Forschungsrichtungen
Pilze sind Eukaryoten, welche fast alle bekannten ökologischen Nischen unseres Planeten bewohnen. Sie trennten sich vor etwa 500 Millionen Jahren von den anderen Reichen des Lebens ab. Pilze hatten daher viel Zeit diverese Strategien zur Produktion von Naturstoffen zu entwickeln. Diese Fähigkeit haben sie zu wichtigen Herstellern von Pharmazeutika, Agrochemikalien und biologischen Hilfsmitteln gemacht. Die bekanntesten Beispiele sind die antibiotisch wirkenden Penicilline oder die Statine, welche den Cholesterinspiegel beim Menschen senken können.

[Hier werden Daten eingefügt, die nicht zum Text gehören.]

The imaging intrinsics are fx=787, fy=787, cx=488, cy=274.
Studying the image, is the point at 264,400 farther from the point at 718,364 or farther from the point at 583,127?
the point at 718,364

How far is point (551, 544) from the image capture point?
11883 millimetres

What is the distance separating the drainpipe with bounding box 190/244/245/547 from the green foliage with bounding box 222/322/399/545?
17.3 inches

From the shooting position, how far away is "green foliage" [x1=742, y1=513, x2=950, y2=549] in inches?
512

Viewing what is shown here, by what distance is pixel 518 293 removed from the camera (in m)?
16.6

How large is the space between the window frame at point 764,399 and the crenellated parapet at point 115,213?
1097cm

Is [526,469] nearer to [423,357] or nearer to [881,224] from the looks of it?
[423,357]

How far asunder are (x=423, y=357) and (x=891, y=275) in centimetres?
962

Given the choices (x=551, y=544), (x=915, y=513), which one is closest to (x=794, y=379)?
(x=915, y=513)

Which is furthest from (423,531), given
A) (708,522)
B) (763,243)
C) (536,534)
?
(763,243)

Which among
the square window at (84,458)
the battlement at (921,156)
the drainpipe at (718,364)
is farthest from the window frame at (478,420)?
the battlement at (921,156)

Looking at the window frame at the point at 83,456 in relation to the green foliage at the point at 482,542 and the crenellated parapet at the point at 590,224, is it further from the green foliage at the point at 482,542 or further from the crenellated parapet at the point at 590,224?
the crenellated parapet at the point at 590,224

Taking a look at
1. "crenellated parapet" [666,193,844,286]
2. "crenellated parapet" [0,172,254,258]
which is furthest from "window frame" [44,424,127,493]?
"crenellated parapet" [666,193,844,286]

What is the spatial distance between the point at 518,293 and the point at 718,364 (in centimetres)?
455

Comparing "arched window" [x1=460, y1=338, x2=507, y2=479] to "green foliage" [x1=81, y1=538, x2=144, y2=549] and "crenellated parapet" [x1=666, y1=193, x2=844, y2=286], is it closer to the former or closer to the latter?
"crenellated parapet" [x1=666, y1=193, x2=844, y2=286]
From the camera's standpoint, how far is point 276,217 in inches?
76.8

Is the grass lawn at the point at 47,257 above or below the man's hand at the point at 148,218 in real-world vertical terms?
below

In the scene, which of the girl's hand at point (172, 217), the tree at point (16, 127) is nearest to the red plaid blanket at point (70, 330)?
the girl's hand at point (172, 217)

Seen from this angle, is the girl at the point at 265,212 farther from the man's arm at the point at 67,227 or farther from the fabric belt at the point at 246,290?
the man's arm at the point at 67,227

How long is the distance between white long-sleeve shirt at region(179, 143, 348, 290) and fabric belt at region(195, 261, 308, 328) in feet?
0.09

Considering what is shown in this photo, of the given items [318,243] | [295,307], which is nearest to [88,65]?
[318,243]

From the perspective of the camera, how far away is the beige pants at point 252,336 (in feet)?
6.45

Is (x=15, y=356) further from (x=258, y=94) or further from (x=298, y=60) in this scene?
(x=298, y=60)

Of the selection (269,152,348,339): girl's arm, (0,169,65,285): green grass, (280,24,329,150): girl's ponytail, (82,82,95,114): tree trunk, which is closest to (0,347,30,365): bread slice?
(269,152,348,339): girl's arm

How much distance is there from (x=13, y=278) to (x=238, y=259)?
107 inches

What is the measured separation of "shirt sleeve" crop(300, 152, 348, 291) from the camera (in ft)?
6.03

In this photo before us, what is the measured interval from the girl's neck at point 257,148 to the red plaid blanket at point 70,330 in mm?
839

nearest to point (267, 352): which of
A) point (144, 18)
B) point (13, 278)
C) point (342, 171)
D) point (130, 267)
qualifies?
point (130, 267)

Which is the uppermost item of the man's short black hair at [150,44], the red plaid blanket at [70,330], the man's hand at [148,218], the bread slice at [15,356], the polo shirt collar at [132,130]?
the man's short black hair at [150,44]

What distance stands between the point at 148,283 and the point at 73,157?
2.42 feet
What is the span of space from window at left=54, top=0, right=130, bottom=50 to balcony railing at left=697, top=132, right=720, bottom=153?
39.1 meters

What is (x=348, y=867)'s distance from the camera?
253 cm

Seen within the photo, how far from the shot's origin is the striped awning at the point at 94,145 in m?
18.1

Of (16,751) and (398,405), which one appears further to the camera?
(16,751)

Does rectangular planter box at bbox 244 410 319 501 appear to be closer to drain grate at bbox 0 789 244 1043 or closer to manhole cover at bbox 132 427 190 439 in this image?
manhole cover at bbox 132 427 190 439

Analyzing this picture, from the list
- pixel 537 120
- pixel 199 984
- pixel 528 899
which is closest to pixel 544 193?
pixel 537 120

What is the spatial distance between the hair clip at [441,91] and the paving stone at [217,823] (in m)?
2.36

Forschung zum medizinischen Potential von Cytochalasanen
Forschungsgruppe „CytoLabs – Systematische Untersuchung und Ausbeutung von Cytochalasanen”, unter Leitung von Prof. Dr. Russell Cox.
Multidisziplinäre Zusammenarbeit, gefördert von der Deutschen Forschungsgemeinschaft (DFG) – FOR 5170
Naturstoffe aus Pilzen
Cytochalasane sind Naturstoffe, die von Pilzen produziert werden und zahlreiche potente biologische Aktivitäten aufweisen. Sie binden stark an Actin und beeinflussen so eukaryotische Zellen drastisch. Darüber hinaus zeigen sie aber auch bemerkenswerte Bioaktivitäten in Prokaryoten, bei denen Actin nicht das Ziel sein kann. Sie hemmen die Proteinsynthese, den Zuckertransport, das Pflanzenwachstum, den Tumornekrosefaktor und die Angiogenese und sind an der Immunsuppression sowie der Virulenz und Avirulenz von Pilzen gegenüber Pflanzen und Insekten beteiligt, wobei die meisten molekularen Mechanismen, die diesen Prozessen zugrunde liegen, unbekannt sind. Cytochalasane bestehen aus Aminosäuren und Polyketiden und werden häufig oxidativ modifiziert. Mehrere hundert Vertreter sind bekannt, trotzdem wurden nur sehr wenige systematische Untersuchungen der Struktur-Aktivitäts-Beziehungen durchgeführt, da nur sehr wenige Cytochalasane kommerziell erhältlich sind.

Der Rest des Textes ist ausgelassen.